Humanoid robots have been thrust into the spotlight over the past year, with companies lining up to release their own humanoid products. Most of them have a typical humanoid appearance, using arms and claws to handle objects, and hard legs as their way of walking.
But recently, Japan's Toyota Research Institute (TRI) launched a new robot, Punyo, and expressed its hope that Punyo will push humanoid robots forward.
Punyo is innovative in the design concept and operation methods of robots. It has no legs, and so far, the TRI team has been working on the robot's torso and developing manipulation skills.
Design concept: serving human daily life
Traditional industrial robots are mostly used in workshop operations, assembly and other tasks to improve production efficiency and reduce labor intensity. In the future, service robots may enter more homes, directly facing and serving the daily needs of ordinary people.
TRI researchers said Punyo's goal is to become a robot that "helps people complete daily tasks at home and elsewhere."
This design concept determines that Punyo needs to be flexible, soft, and safe. Because in order to enter the complex and changeable home environment, there cannot be a hard and rigid mechanical arm like a traditional industrial robot. Otherwise, it will give people a sense of danger and make it impossible to complete various daily items operating tasks. This is somewhat similar to the design idea of SoftBank's robot Pepper, which focuses on how to make robots more integrated into human life.
Service-oriented applications also require Punyo to learn a variety of daily skills, not just perform a single operation on the factory assembly line. This requires giving robots strong learning capabilities and mastering the operation methods of various daily tasks by observing and imitating human demonstrations.
For humanoid robots, manipulation using the entire body is tricky because balance is a challenge. However, TRI researchers designed its robot to do just that.
"Punyo does things differently. Using its entire body, it can carry much more than simply pressing with an outstretched hand," added Andrew Beaulieu, one of TRI's technical leads for full-body manipulation. "Softness, tactile sensitivity and the ability to make a lot of contact facilitate better manipulation of objects."
Soft and hard body
To achieve a flexible and soft robot design, TRI adopted a mechanical arm design that combines hard and soft. Punyo's hands, arms, and chest are covered in compliant materials and tactile sensors that both sense outside contact, and the soft materials allow the robot's body to conform to the objects it's manipulating.
This is a typical design idea for many current soft robots.
At the same time, under the soft shell, Punyo also retains two "hard" mechanical arms as skeletal supports, as well as a torso frame and waist actuator to provide mechanical support and precise control. This combination of hard and soft design combines the mechanical advantages of traditional robots with the soft characteristics of soft robots.
Specifically, the airbags on Punyo's arms can adjust the internal pressure to become harder or softer as needed. While ensuring a certain mechanical rigidity, it also provides about 5 cm of compliance. The "claw" also uses a high-friction latex airbag design. The camera in the palm of the hand can sense the size of the external force by observing the surface deformation of the airbag. The entire arm can be bent and rotated, and the air bags are connected to each other, which allows the force to be transmitted smoothly and prevents the robot from "breaking the arm".
Strong learning ability
To adapt to the changing tasks in the home environment, Punyo must have strong learning abilities.
According to the TRI team, Punyo learned a contact-rich policy using two methods: a diffusion strategy and example-guided reinforcement learning. TRI announced its approach to proliferation policy last year.
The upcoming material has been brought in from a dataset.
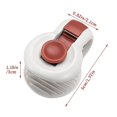 thumbnail image 2 of Great promotion! 6pcs Quilt Buckle Sheet Fixing Clips Do Not Damage The Quilt Quilt Fixer, 2 of 4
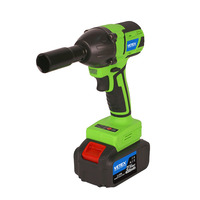 Kunci Torsi Tanpa Kabel Vetex Professional 220V Baterai Lithium-Ion Motor Tanpa Sikat Torsi Maksimum 380Nm untuk Perbaikan Otomotif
With this approach, robots use human demonstrations to learn robust sensorimotor strategies for difficult-to-model tasks.
Example-guided reinforcement learning is an approach that requires modeling a task in a simulation and guiding the robot's exploration through a small set of demonstrations. TRI says it uses this learning to implement robust operating strategies for tasks that can be modeled in simulations.
When a robot can see these tasks demonstrated, it can learn them more efficiently. It also gives the TRI team more room to influence the style of movement the robot uses to complete its tasks.
The team used adversarial motion priors (AMPs), traditionally used to stylize computer animated characters, to incorporate human motion mimicry into their reinforcement pipeline.
Reinforcement learning does require teams to model tasks in simulations for training. To do this, TRI uses a model-based planner for demonstrations rather than remote operations. It calls this process "plan-guided reinforcement learning."
TRI claims that using the planner can make long-distance missions that are difficult to operate remotely possible. The team can also automatically generate any number of demos, reducing its pipeline's reliance on human input, which brings TRI closer to increasing the number of tasks Punyo can handle.
Although the Punyo software service robot is still in its infancy and its performance in all aspects needs to be improved, its application prospects are broad, and Punyo's design concept and technical route also provide new ideas for the industry.